Alice Elizabeth Wolfe Pigman (born March 15, 1908 in Oak Park, Illinois; died October 4, 2005 in Homewood) was the founding principal of the Opportunity Center School, executive director of Aid for Retarded Children, assistant to the director for community programs for the UAB Center for Developmental and Learning Disorders, and coordinator for community programs for the Jefferson-Blount-St Clair Mental Health and Mental Retardation Authority.
Alice Wolfe graduated from Chicago's Austin High School in 1924 and completed a certificate in Kindergarten and elementary teaching at the Chicago Teachers College in 1930. She also enrolled at the University of Chicago, completing a bachelor's degree in 1932.
In the 1950s she and her husband, biochemist Ward Pigman, moved to Birmingham, where she founded the Opportunity School, serving as principal and executive director.
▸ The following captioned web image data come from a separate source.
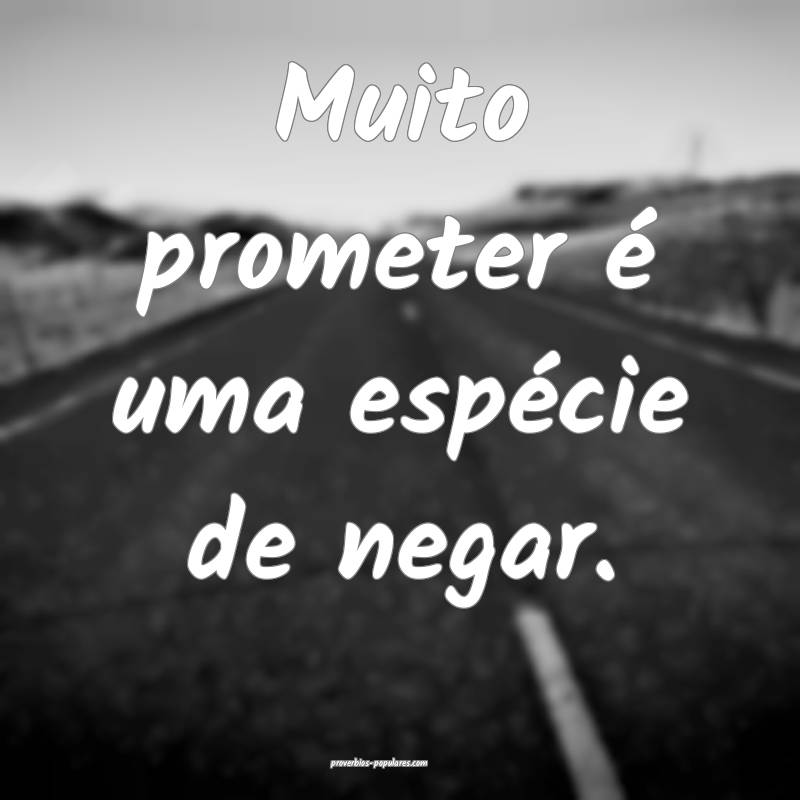 Muito prometer é uma espécie de negar.
...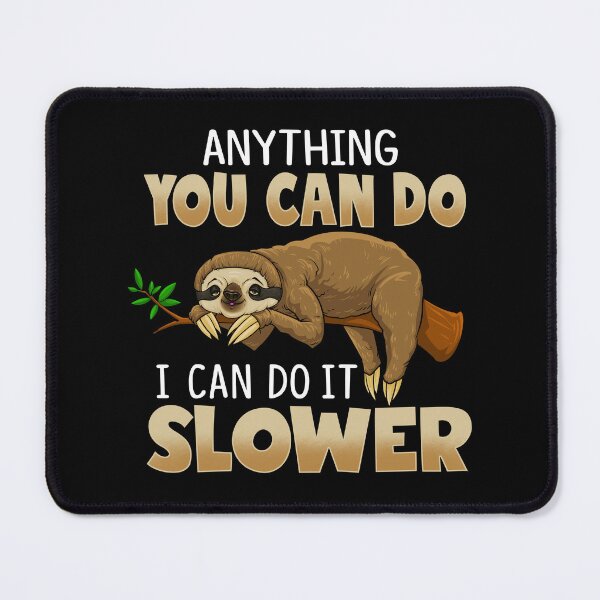 Item preview, Anything You Can Do I Can Do Slower Funny Sloth designed and sold by Delightfully Cynical.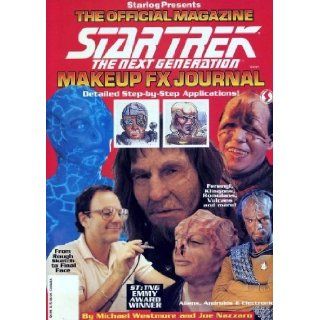 Authentic THE OFFICIAL Star Trek The Next Generation MAGAZINE MAKEUP FX JOURNAL   Detailed Step by Step Applications   Ferengi, Klingons, Romulans, Vulcans and more From rough sketch to final face STTNG Emmy Award Winner  90 full color pages. Michael W
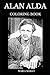 Alan Alda Coloring Book: Multiple Emmy and Golden Globe Award Winner, Famous MASH Star and Legendary Hollywood Icon Inspired Adult Coloring Book (Alan Alda Books) by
She went back to school for a master's degree at Birmingham-Southern College, completing a thesis on the organization and administration of educational programs for children with intellectual disabilities in 1960. She followed that with an education specialist degree from the University of Alabama in 1964.
Pigman retired from her roles as principal and executive director of ARC in 1972. As a specialist in community programs she worked across the metropolitan area and testified before the U.S. Department of Justice officials. She was a Fellow of the American Association on Mental Deficiency and a member of the Council for Exceptional Children, the American Association of Social Workers, the Mental Health — Mental Retardation Council of Center Directors, and the National Association for Retarded Children. The Alabama Association for Retarded Citizens presented her with their Outstanding Service Award in 1997. UAB awarded her an honorary doctorate in 2003.